▶ Aim of the task
Would you repeat the listing exactly but omit every picture?

▶ Record excerpts
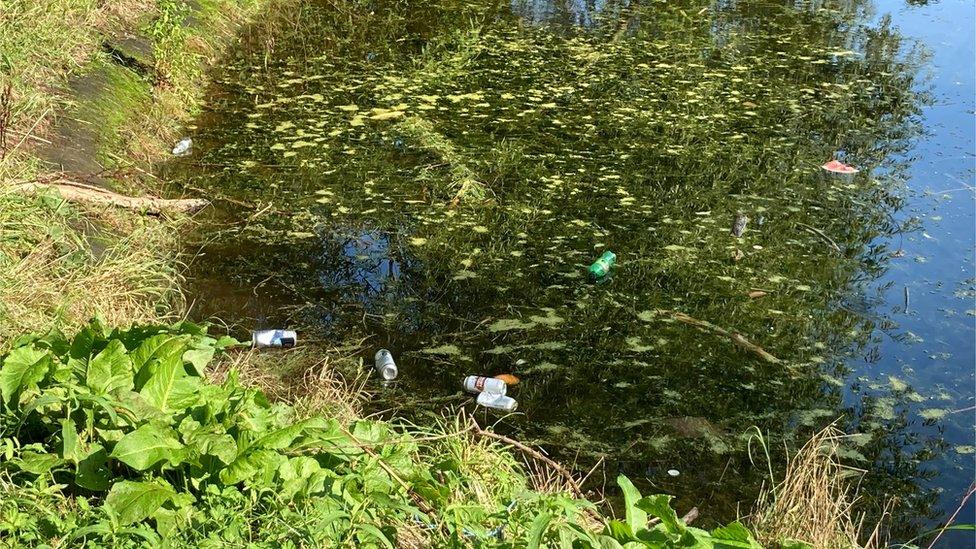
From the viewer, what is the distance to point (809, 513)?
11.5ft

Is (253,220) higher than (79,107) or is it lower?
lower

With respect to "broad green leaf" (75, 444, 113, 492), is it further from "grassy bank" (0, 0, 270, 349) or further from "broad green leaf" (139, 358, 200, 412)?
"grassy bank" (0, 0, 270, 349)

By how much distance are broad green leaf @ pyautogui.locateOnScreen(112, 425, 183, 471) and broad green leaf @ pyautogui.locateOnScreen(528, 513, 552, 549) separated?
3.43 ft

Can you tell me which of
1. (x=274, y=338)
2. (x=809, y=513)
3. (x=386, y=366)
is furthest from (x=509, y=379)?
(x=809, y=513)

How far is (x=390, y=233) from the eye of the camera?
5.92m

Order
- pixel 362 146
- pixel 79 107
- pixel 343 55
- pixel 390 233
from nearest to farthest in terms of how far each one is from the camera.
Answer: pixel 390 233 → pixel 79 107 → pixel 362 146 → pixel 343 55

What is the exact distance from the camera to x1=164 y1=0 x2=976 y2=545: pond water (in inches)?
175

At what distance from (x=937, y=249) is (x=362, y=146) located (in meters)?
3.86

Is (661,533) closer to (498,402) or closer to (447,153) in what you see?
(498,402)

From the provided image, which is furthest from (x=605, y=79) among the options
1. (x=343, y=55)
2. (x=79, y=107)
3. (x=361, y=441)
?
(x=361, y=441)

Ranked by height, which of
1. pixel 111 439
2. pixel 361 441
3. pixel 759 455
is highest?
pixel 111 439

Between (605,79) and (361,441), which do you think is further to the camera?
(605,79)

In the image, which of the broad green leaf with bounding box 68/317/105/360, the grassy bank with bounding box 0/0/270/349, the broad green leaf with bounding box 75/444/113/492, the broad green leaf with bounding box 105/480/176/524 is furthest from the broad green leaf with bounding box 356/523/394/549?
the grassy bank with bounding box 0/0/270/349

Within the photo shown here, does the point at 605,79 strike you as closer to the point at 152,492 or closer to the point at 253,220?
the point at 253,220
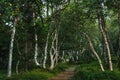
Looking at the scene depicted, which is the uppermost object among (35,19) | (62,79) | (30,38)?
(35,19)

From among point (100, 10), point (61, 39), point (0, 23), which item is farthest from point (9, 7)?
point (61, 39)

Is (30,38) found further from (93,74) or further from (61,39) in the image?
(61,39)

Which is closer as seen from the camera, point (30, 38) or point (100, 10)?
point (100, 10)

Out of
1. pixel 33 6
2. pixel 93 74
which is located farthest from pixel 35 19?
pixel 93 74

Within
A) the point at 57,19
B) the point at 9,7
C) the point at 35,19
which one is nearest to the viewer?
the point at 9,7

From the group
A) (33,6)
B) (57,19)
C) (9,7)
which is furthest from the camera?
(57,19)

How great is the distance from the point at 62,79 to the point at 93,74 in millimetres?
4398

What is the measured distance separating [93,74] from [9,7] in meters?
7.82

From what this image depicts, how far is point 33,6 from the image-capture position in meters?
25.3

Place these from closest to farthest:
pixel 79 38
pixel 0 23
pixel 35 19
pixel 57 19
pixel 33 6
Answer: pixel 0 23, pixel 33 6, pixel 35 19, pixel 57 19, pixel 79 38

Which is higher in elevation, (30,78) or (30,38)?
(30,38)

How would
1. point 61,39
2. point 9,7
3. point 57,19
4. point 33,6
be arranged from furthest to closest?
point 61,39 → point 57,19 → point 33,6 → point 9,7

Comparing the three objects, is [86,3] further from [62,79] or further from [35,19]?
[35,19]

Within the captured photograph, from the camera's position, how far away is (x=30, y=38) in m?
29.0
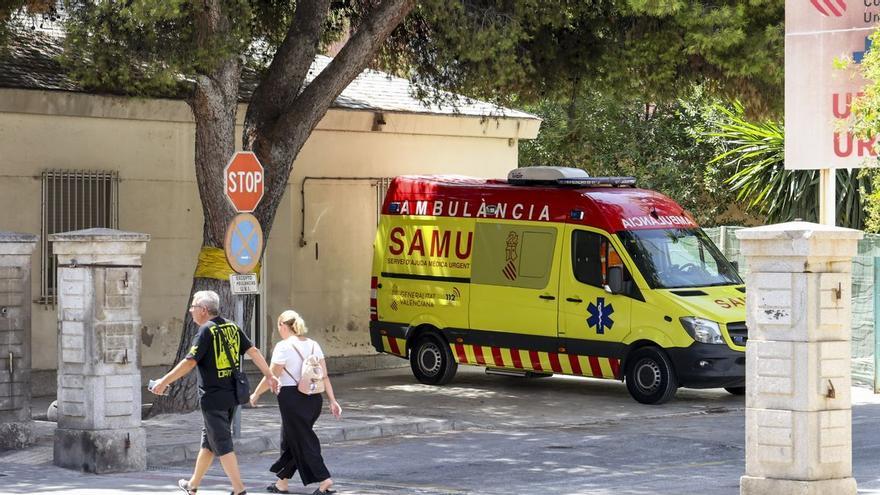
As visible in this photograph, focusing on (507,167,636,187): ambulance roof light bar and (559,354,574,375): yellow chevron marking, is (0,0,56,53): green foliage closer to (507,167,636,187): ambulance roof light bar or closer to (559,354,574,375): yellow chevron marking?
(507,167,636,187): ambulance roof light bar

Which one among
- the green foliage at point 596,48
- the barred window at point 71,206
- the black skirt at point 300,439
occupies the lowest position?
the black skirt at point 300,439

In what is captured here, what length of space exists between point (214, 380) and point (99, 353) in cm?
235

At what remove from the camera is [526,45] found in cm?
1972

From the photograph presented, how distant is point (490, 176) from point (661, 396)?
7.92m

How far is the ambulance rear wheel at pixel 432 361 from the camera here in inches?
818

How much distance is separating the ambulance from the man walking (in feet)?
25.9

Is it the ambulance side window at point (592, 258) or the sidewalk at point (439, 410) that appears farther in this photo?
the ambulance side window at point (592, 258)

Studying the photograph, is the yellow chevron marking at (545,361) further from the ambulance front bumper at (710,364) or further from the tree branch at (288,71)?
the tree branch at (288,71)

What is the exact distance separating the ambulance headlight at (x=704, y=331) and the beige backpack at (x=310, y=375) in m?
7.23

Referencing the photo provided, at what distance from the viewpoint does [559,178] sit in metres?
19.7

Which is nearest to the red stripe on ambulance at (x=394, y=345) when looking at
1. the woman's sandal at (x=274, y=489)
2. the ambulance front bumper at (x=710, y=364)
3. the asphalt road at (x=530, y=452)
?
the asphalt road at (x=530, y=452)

▶ Result
From the viewer, what is the distance to point (809, 513)?
11.5ft

Is (253,220) higher than (79,107) or is it lower?
lower

With respect to "broad green leaf" (75, 444, 113, 492), is it further from "grassy bank" (0, 0, 270, 349) or further from "broad green leaf" (139, 358, 200, 412)?
"grassy bank" (0, 0, 270, 349)

By how much distance are broad green leaf @ pyautogui.locateOnScreen(112, 425, 183, 471) and broad green leaf @ pyautogui.locateOnScreen(528, 513, 552, 549) separated?
3.43 ft

Can you tell me which of
1. (x=274, y=338)
2. (x=809, y=513)
3. (x=386, y=366)
is furthest from (x=509, y=379)?
(x=809, y=513)

How far is (x=390, y=233) from the eye of the camera?
5.92m

Order
- pixel 362 146
- pixel 79 107
- pixel 343 55
- pixel 390 233
from nearest to farthest in terms of how far each one is from the camera.
Answer: pixel 390 233 → pixel 79 107 → pixel 362 146 → pixel 343 55

What is the exact distance from the camera to x1=164 y1=0 x2=976 y2=545: pond water (in inches)?
175

At what distance from (x=937, y=249) is (x=362, y=146) located (in meters)?
3.86

Is (661,533) closer to (498,402) or closer to (447,153) in what you see?
(498,402)

From the provided image, which is furthest from (x=605, y=79) among the options
1. (x=343, y=55)
2. (x=79, y=107)
3. (x=361, y=441)
?
(x=361, y=441)

Ranked by height, which of
1. pixel 111 439
2. pixel 361 441
3. pixel 759 455
is highest?
pixel 111 439

Between (605,79) and (361,441), which do you think is further to the camera?
(605,79)

In the image, which of the broad green leaf with bounding box 68/317/105/360, the grassy bank with bounding box 0/0/270/349, the broad green leaf with bounding box 75/444/113/492, the broad green leaf with bounding box 105/480/176/524 is furthest from the broad green leaf with bounding box 356/523/394/549?
the grassy bank with bounding box 0/0/270/349

Within the photo shown here, does the point at 605,79 strike you as closer to the point at 152,492 or closer to the point at 253,220?
the point at 253,220
Looking at the scene depicted, which is the uppermost object among (35,19) | (62,79) | (30,38)?
(35,19)

From among point (100, 10), point (61, 39), point (0, 23), which item is farthest from point (9, 7)?
point (61, 39)

Is (30,38) found further from (93,74) or further from (61,39) in the image?
(61,39)

Which is closer as seen from the camera, point (30, 38) or point (100, 10)?
point (100, 10)

Out of
1. pixel 33 6
2. pixel 93 74
which is located farthest from pixel 35 19?
pixel 93 74

Within
A) the point at 57,19
B) the point at 9,7
C) the point at 35,19
which one is nearest to the viewer?
the point at 9,7

From the group
A) (33,6)
B) (57,19)
C) (9,7)
which is furthest from the camera?
(57,19)

How great is the distance from the point at 62,79 to the point at 93,74 in millimetres?
4398

What is the measured distance separating [93,74] from [9,7] in meters?
7.82

From what this image depicts, how far is point 33,6 from the image-capture position in meters?
25.3

Place these from closest to farthest:
pixel 79 38
pixel 0 23
pixel 35 19
pixel 57 19
pixel 33 6
Answer: pixel 0 23, pixel 33 6, pixel 35 19, pixel 57 19, pixel 79 38

Which is higher in elevation, (30,78) or (30,38)?
(30,38)

How would
1. point 61,39
2. point 9,7
3. point 57,19
4. point 33,6
be arranged from furthest to closest?
point 61,39 → point 57,19 → point 33,6 → point 9,7

Comparing the three objects, is [86,3] further from [62,79] or further from [35,19]?
[35,19]

Within the captured photograph, from the camera's position, how far away is (x=30, y=38) in m?
29.0
As visible in this photograph, focusing on (507,167,636,187): ambulance roof light bar and (559,354,574,375): yellow chevron marking, is (0,0,56,53): green foliage closer to (507,167,636,187): ambulance roof light bar or closer to (559,354,574,375): yellow chevron marking?
(507,167,636,187): ambulance roof light bar

Which one among
- the green foliage at point 596,48
- the barred window at point 71,206
- the black skirt at point 300,439
occupies the lowest position?
the black skirt at point 300,439

In what is captured here, what length of space exists between point (214, 380) and point (99, 353) in cm?
235

At what remove from the camera is [526,45] found in cm?
1972

From the photograph presented, how distant is point (490, 176) from point (661, 396)?
7.92m

How far is the ambulance rear wheel at pixel 432 361 from the camera here in inches?
818

How much distance is separating the ambulance from the man walking (in feet)?
25.9

Is it the ambulance side window at point (592, 258) or the sidewalk at point (439, 410) that appears farther in this photo?
the ambulance side window at point (592, 258)

Studying the photograph, is the yellow chevron marking at (545,361) further from the ambulance front bumper at (710,364) or further from the tree branch at (288,71)?
the tree branch at (288,71)

What is the exact distance separating the ambulance headlight at (x=704, y=331) and the beige backpack at (x=310, y=375) in m?
7.23

Referencing the photo provided, at what distance from the viewpoint does [559,178] sit in metres?
19.7

Which is nearest to the red stripe on ambulance at (x=394, y=345) when looking at
1. the woman's sandal at (x=274, y=489)
2. the ambulance front bumper at (x=710, y=364)
3. the asphalt road at (x=530, y=452)
?
the asphalt road at (x=530, y=452)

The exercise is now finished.